That tasty bacon, wholesome cereal, and refreshing orange juice you enjoyed this morning? They became breakfast staples thanks to some deft marketing over the past century. Clever advertising and public relations campaigns run over decades transformed simple farm foods into "essential" morning meals.
Breakfast wasn't always a big affair. Before the late 1800s, people ate whatever leftovers or basic foods were on hand to break the overnight fast. Then the hearty farmer's breakfast consisted of eggs, bacon, and coffee took hold as they wanted a heavy meal to fuel physical labor during the day.
But as people moved from farms to cities and office jobs and sedentary office work grew, breakfast became lighter. Just coffee and toast or a roll. This worried the meat industry as bacon sales declined.
Enter Edward Bernays, the influential "father of public relations." His creative PR spin literally reshaped America's breakfast preferences.
In the 1920s, Beechnut Bacon hired Bernays to boost lagging sales. He paid a doctor to agree that a hearty breakfast was healthier than a small one, and then sent it to 5000 other doctors for their signatures. He then got newspapers to publish the results of his petition as if it was a scientific study. So "medical studies" declared bacon and eggs the perfect healthy breakfast. Newspapers and magazines helped spread this message to millions.

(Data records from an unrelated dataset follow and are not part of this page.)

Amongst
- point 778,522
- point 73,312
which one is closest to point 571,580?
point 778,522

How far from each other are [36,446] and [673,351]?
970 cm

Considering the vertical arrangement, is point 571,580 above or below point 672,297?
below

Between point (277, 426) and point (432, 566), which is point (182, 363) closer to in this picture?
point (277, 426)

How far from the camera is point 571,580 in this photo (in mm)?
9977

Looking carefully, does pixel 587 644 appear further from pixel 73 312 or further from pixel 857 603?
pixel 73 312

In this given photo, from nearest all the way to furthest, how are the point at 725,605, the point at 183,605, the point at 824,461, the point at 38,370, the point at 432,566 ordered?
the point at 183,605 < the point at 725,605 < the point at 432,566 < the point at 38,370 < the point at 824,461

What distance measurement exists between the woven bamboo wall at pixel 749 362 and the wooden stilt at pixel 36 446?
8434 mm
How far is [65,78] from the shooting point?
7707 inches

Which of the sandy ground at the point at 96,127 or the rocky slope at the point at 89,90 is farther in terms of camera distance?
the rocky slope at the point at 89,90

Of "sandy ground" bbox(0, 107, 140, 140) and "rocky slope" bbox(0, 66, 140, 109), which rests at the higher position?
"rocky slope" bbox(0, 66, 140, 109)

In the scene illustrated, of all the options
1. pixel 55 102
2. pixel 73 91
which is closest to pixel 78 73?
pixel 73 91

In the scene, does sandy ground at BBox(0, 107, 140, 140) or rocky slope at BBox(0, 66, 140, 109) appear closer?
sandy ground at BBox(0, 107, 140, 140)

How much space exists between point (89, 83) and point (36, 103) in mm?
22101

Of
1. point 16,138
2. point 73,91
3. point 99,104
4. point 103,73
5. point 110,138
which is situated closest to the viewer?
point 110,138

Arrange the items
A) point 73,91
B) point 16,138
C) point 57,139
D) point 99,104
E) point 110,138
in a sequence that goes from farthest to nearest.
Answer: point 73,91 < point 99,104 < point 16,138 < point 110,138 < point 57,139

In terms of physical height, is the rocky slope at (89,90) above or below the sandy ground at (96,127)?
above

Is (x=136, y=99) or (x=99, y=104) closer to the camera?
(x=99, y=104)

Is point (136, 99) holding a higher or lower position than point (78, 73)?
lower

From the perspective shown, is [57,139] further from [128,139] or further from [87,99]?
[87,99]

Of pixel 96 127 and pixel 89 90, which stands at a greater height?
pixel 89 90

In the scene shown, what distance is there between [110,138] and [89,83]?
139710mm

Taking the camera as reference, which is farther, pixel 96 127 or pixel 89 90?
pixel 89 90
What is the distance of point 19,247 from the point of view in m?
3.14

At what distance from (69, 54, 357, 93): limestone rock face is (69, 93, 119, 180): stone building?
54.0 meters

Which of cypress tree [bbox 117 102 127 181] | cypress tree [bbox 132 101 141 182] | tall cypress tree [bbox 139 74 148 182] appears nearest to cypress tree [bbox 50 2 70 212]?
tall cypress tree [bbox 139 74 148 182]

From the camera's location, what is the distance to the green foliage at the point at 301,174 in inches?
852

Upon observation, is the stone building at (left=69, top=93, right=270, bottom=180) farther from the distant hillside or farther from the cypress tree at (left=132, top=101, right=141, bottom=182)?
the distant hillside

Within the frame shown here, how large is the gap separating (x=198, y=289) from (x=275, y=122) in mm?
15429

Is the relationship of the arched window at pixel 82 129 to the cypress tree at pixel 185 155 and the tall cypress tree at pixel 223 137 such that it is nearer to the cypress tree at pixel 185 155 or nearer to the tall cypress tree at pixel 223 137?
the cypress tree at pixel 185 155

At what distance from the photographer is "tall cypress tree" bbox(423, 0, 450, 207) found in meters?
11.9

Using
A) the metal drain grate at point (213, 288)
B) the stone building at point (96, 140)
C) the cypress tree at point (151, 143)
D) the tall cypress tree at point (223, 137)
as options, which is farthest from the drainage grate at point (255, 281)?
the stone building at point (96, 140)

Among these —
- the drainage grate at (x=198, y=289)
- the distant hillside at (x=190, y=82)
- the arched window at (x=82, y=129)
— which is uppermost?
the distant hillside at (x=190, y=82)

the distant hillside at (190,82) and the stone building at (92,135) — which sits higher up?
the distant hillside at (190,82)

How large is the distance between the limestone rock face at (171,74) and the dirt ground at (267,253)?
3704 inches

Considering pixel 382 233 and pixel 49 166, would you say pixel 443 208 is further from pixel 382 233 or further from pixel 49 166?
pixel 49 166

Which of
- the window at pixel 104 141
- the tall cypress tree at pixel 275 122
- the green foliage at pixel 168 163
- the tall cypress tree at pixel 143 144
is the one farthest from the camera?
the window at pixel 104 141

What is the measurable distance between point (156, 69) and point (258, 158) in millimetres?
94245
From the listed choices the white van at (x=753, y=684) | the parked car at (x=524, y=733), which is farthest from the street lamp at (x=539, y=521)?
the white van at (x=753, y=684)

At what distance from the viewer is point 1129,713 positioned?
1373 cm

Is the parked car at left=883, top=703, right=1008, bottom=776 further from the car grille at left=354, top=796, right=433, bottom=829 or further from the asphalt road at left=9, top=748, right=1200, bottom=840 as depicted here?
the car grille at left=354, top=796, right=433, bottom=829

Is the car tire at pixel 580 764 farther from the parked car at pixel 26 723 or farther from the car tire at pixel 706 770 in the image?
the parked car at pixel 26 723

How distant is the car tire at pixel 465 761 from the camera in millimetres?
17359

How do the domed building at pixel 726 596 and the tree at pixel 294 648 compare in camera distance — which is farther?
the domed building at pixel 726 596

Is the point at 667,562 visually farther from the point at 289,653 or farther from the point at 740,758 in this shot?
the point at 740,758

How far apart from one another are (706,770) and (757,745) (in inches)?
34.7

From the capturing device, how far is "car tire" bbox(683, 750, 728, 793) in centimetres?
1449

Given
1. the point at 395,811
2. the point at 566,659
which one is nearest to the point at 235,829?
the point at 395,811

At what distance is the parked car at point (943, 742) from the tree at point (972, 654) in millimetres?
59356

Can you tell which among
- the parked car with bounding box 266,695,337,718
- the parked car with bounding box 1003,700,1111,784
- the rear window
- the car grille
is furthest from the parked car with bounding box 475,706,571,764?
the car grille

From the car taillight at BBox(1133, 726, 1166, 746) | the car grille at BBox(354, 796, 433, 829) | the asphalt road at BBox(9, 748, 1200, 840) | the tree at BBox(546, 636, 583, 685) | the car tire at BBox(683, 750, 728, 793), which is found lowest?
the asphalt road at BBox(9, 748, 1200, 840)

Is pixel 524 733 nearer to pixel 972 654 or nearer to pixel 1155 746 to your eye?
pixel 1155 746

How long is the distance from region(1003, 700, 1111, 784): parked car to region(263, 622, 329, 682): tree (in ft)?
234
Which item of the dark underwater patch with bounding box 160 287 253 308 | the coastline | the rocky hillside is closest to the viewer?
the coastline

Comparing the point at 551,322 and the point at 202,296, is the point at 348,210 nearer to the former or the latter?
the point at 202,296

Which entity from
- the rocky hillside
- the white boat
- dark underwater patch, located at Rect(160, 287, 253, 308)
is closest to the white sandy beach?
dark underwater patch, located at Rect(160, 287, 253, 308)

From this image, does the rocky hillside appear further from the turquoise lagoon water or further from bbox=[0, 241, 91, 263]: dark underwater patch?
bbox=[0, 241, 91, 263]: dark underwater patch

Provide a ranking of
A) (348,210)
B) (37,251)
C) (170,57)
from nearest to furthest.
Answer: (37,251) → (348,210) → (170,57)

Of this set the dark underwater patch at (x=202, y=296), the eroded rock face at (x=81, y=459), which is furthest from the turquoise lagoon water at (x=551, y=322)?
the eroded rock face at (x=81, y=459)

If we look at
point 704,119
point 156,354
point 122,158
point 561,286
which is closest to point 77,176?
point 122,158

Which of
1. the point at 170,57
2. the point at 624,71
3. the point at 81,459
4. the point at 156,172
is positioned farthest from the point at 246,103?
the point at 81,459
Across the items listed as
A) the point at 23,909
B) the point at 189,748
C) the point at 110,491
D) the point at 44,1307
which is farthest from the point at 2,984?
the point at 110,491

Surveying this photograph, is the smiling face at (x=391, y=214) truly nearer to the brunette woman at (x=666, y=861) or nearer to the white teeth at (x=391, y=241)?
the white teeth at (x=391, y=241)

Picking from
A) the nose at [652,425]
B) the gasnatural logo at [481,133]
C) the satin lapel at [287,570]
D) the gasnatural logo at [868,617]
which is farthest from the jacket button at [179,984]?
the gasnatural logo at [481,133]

Bernays recognized that the public trusted doctors for nutrition advice. By promoting bacon as doctor-recommended, he reframed it as essential to good health. Sales soared.
Cereal Makers Follow Suit
The cereal industry also used health claims to make their products morning must-haves. In the 1860s, John H. Kellogg saw potential and launched corn flakes with his brother Will. Soon cereal was sold as the wholesome morning meal for proper digestion and avoiding illness.
Orange juice got a health halo too when Sunkist Growers formed in the 1920s. Their ad campaign portrayed oranges as packed with vitamin C, making orange juice the ideal breakfast drink.
These marketing tactics cemented the idea that breakfast must include certain "healthy" foods. Of course, companies profited handsomely from making their products seem essential to good nutrition.
Selling Convenience
As women entered the workforce in the early 1900s, advertisers positioned cereal as the quick, easy breakfast. Busy moms could serve it fast before rushing off to work. Brands like Grape Nuts and Kellogg’s Corn Flakes took off.
Product innovations also made breakfast more convenient. Orange juice concentrate shipped easily and kept longer, while sliced bread and single serve cereals expedited preparation.
Companies encouraged eating breakfast on-the-go too. Numerous products adopted the name "Breakfast Bar" or "Breakfast Biscuit" to convey their purpose. Fast food chains got in on creating hurried breakfast meals like the Egg McMuffin.
Attachment to Routine
What made Americans so receptive to marketing breakfast as a necessity? Much has to do with human psychology.
Eating specific morning foods became tied to ideas of health, wholesomeness, and virtue. People felt guilt and moral failure for skipping "the most important meal." Food choices became markers of identity.
Breakfast also represents comforting routine and family time to many. By embedding meaning into mundane morning foods, marketers made them special. People now eat breakfast not just to satisfy hunger, but for emotional satisfaction.
It Worked Too Well
Ironically, the breakfast habits instilled by marketing may now contribute to obesity and health issues. With 300 to 500 calories, the beloved bacon and eggs and cereal aren't exactly slimming choices.
And thoughtless eating out of habit can lead to overconsumption. Yet many cling to behaviors like big breakfasts, unable to break free of psychological associations.
That shows the lasting power of clever marketing. By transforming breakfast staples into "necessities," promoters changed more than what foods people ate. They reshaped how people think about and relate to morning meals.
Next time you sip OJ (Orange Juice) or crunch cereal, consider the calculated marketing that engineered your breakfast choices. Those simple foods actually reveal some not-so-simple lessons about human psychology and the power of perception.